How many months do you think I can use it to play latest title at low/med settings(I like games/plot not graphics )?

Which one would you prefer for gaming, Dell 7559 or GL552VW?


----------



## azvnoit (Apr 22, 2016)

For gaming definitely GL552VW is better. 
Comparing with Dell 7559 you get
- better display
- 7200RPM HDD 
- metal body
- core i7 6700hq
other specifications are almost identical.

6700hq was released just few months back, I think and 960M is ok-to-good GPU for a laptop. It will be fine for next 2 years easily.
If you are buying from US it might be even more cheaper.


----------



## abcxyz (Apr 22, 2016)

azvnoit said:


> For gaming definitely GL552VW is better.
> Comparing with Dell 7559 you get
> - better display
> - 7200RPM HDD
> ...



2years is what made me satisfied. I travel frequently so cant afford a PC.
Yes, it will be from US Amazon. Can we get any deal there as we get in India


----------



## abcxyz (Apr 24, 2016)

Which one should I take? 15 or 17 inches?

Sent from my YU5010 using Tapatalk


----------



## raga8 (Apr 24, 2016)

both Dell nd Asus laptops are the 15.6 inches only


----------



## omega44-xt (Apr 25, 2016)

abcxyz said:


> Which one should I take? 15 or 17 inches?
> 
> Sent from my YU5010 using Tapatalk



Buy 17" GL752 if you want a bigger screen & bulkiness isn't a concern


----------



## abcxyz (Apr 26, 2016)

## SOURCE MATERIAL
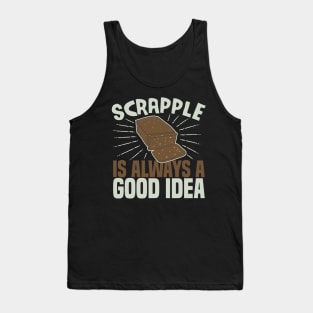 Scrapple Is Always a Good Idea Funny Scrapple Lovers Gift Tank Top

## TRY IT
In three sentences, summarize the laptop forum thread.

## FINAL ANSWER
A poster asks whether the Dell 7559 or the GL552VW is better for gaming and how long it could play the latest titles at low or medium settings. One reply picks the GL552VW for its better display, 7200RPM HDD, metal body and core i7 6700hq, and says it will be fine for the next two years. When the poster asks about 15 or 17 inches, another reply notes that both laptops are 15.6 inches, and a third suggests the 17" GL752 for a bigger screen if bulkiness isn't a concern.